Maybe if Benjamin were a gay-rights activist, he’d recognize the problem with comparing homosexuality to a self-chosen ideological identity like veganism. It’s an old problem, and sort of an important one, especially on the subject of same-sex marriage.
Even well-meaning heterosexuals often describe their own nuptials in deeply personal terms, above and beyond politics, but tend to dismiss same-sex marriage as a political cause, and gay people’s desire to marry as political maneuvering.
What many straight people consistently forget is that same-sex couples aren’t demanding marriage to make a political statement or to accrue “special rights.” When I ask my gay friends why they wish to marry, they don’t mention tax benefits. They seek marriage for the same personal reasons that straight people do: to share life’s triumphs and trials with their beloved, to start a family, to have the ability to protect that family, and to celebrate their loving commitment with a wedding.
This is not even a straw man; it’s some loose straw the writer is throwing in the air while yelling “Look at that man!” Who are these many straight people Benjamin claims to be describing? That same-sex couples want to marry for love, rather than as a political statement, is a commonplace among straight liberals. (Oddly enough, they, too, have gay friends they can talk to.)
This coming September will mark nine years since the Times itself—as good a proxy for well-meaning heterosexuals as anyone could hope to find—changed “Weddings” to “Weddings/Celebrations” and started printing same-sex couples’ announcements. At the time, executive editor Howell Raines said that same-sex commitment ceremonies were “celebrations important to many of our readers, their families and their friends.” The Times also wrote that same-sex couples’ applications for published announcements would be judged the same way male-female couples were, by “the newsworthiness and accomplishments of the couples and their families.”

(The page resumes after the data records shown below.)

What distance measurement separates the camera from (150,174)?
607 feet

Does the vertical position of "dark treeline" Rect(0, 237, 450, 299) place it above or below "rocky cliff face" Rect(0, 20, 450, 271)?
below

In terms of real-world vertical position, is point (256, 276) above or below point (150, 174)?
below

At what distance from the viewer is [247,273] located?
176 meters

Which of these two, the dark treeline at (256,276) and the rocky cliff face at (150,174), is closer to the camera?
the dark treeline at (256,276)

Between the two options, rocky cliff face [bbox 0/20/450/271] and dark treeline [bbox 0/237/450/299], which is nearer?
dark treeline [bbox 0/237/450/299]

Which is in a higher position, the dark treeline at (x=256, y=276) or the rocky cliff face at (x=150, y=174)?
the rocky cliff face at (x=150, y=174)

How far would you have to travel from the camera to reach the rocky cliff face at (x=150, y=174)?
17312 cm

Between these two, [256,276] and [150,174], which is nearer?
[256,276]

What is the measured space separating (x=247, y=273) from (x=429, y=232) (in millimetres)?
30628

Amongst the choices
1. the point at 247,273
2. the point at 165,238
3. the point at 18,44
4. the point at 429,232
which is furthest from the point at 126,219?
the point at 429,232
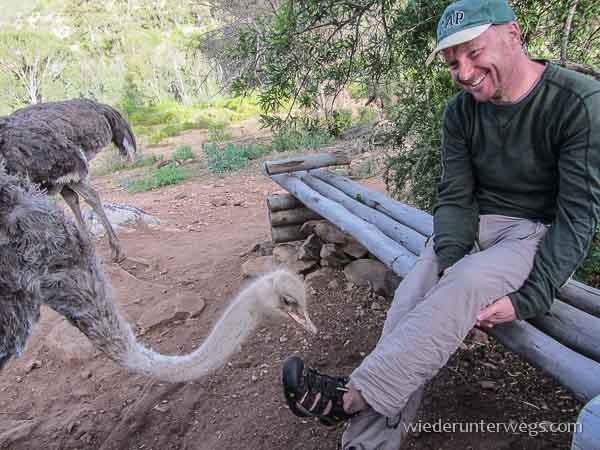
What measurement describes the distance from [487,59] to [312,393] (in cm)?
115

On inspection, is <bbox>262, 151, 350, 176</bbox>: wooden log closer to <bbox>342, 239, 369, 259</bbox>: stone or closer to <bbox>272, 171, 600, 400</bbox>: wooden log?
<bbox>342, 239, 369, 259</bbox>: stone

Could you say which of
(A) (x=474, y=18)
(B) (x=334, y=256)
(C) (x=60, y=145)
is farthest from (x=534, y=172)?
(C) (x=60, y=145)

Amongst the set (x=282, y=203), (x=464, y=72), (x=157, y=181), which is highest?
(x=464, y=72)

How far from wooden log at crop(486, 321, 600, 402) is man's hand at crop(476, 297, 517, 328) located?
63mm

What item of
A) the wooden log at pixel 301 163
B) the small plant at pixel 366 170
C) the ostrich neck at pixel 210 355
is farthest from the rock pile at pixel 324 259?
the small plant at pixel 366 170

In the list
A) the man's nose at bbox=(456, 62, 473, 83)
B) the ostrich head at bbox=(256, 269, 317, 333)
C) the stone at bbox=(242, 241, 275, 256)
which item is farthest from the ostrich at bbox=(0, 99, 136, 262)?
the man's nose at bbox=(456, 62, 473, 83)

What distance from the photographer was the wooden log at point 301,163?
3725mm

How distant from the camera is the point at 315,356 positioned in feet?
8.10

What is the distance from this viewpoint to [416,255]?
2125 mm

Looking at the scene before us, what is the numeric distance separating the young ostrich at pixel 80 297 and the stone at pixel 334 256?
1.30m

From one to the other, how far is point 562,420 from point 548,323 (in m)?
0.54

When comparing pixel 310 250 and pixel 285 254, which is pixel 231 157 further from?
pixel 310 250

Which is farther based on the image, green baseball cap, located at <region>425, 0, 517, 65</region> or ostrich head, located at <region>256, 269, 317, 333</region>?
ostrich head, located at <region>256, 269, 317, 333</region>

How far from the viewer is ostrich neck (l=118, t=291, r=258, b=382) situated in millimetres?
1950
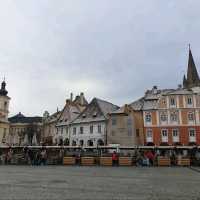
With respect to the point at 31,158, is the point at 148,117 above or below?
above

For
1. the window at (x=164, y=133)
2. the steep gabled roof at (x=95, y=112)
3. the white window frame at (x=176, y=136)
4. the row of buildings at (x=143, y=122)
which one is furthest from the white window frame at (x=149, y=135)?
the steep gabled roof at (x=95, y=112)

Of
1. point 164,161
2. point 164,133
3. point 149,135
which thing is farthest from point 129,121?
point 164,161

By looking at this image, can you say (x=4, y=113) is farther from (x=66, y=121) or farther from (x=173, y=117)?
(x=173, y=117)

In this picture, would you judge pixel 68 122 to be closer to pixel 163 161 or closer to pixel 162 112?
pixel 162 112

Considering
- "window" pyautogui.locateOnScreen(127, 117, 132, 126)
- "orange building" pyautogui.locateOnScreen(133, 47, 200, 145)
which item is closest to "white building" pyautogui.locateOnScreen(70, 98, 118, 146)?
"window" pyautogui.locateOnScreen(127, 117, 132, 126)

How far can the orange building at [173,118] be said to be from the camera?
50.0 meters

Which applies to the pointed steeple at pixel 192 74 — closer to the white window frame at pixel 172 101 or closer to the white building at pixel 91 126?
the white window frame at pixel 172 101

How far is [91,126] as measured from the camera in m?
59.7

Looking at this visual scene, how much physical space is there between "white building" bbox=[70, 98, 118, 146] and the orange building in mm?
9575

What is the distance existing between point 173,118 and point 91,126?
17972mm

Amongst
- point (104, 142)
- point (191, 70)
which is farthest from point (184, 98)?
point (191, 70)

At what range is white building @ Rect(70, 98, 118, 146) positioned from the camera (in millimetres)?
58156

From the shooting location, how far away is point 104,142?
5656 centimetres

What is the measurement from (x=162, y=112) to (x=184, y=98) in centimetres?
499
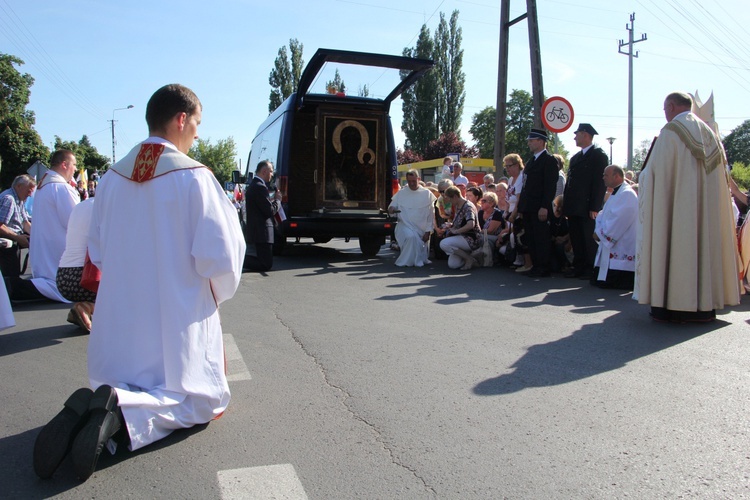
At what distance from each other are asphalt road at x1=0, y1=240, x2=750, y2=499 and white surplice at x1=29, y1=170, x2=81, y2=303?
4.11ft

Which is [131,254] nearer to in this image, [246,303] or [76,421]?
[76,421]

Gay marriage is winning, in concept. Even Focus on the Family president CEO Jim Daly just said so, in an interview with Marvin Olasky:
We’re losing on that one, especially among the 20- and 30-somethings: 65 to 70 percent of them favor same-sex marriage. I don’t know if that’s going to change with a little more age—demographers would say probably not. We’ve probably lost that.
So what is the point of this weird little time capsule of unfocused grievance? If you want to blame heterosexuals for something, don’t blame them for not believing in homosexual love. Blame them for not doing enough to support it.
There’s no sense in pretending that the arc of justice bends anywhere but toward two groom figurines on a wedding cake. The question is why the arc is still so long. The good opinion of well-meaning people has not yet repealed the Defense of Marriage Act, or gotten 41 states to drop their bans on gay marriage.
Instead of a blanket boycott, try asking your straight friend if he’ll have the wedding in Massachusetts, New Hampshire, Connecticut, Washington D.C., Vermont, or Iowa. Some of those places are lovely in June. Go, bring a date, dance. See how many people assume you’re doing it to lobby for a tax break. Why be more unreasonable than the law is?